[Task statement]: Output, please, exactly those lines of the listing that come before the line with "1V2GR2CA1KC622840 VOLKSWAGEN ATLAS 2019", along with that line itself.

[Listed records]:
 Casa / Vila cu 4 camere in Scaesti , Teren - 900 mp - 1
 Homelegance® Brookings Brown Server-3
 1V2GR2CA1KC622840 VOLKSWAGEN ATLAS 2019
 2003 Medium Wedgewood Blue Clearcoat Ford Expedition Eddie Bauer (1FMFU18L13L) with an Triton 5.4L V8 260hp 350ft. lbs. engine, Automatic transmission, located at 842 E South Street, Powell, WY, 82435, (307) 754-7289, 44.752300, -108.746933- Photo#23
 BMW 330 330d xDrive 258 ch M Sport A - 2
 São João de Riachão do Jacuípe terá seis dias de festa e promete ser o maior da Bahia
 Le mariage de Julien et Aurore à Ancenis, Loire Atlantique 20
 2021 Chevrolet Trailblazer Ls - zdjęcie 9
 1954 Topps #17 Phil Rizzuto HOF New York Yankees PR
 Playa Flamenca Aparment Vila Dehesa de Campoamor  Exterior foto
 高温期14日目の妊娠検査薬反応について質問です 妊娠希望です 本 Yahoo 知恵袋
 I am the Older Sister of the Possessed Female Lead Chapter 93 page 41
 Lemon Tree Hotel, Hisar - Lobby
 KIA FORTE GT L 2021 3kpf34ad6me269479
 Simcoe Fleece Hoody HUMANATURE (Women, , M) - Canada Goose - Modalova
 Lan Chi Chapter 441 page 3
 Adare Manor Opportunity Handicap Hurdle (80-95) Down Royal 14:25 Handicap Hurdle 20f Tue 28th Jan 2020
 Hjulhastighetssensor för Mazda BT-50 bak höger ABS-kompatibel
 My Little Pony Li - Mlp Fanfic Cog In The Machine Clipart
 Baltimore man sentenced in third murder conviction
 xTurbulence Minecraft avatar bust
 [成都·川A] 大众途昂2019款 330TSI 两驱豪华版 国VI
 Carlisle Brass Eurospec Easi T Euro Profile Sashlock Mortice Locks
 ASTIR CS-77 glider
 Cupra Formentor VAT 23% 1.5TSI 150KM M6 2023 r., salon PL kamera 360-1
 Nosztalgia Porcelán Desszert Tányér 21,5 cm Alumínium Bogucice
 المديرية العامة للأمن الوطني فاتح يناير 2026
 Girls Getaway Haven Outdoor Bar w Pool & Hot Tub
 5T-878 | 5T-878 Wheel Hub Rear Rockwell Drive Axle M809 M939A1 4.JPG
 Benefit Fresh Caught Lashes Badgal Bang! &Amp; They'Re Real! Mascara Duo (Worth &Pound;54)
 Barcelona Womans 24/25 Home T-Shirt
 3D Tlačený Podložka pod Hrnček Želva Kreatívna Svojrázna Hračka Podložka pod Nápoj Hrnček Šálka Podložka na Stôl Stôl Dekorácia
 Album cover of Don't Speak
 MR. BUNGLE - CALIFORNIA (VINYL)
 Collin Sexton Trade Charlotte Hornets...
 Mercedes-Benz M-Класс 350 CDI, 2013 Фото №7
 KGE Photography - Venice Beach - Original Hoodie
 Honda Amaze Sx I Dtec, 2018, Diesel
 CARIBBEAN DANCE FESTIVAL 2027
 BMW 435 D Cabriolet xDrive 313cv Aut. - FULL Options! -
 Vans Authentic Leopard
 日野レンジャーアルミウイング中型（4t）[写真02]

[Task output]:
 Casa / Vila cu 4 camere in Scaesti , Teren - 900 mp - 1
 Homelegance® Brookings Brown Server-3
 1V2GR2CA1KC622840 VOLKSWAGEN ATLAS 2019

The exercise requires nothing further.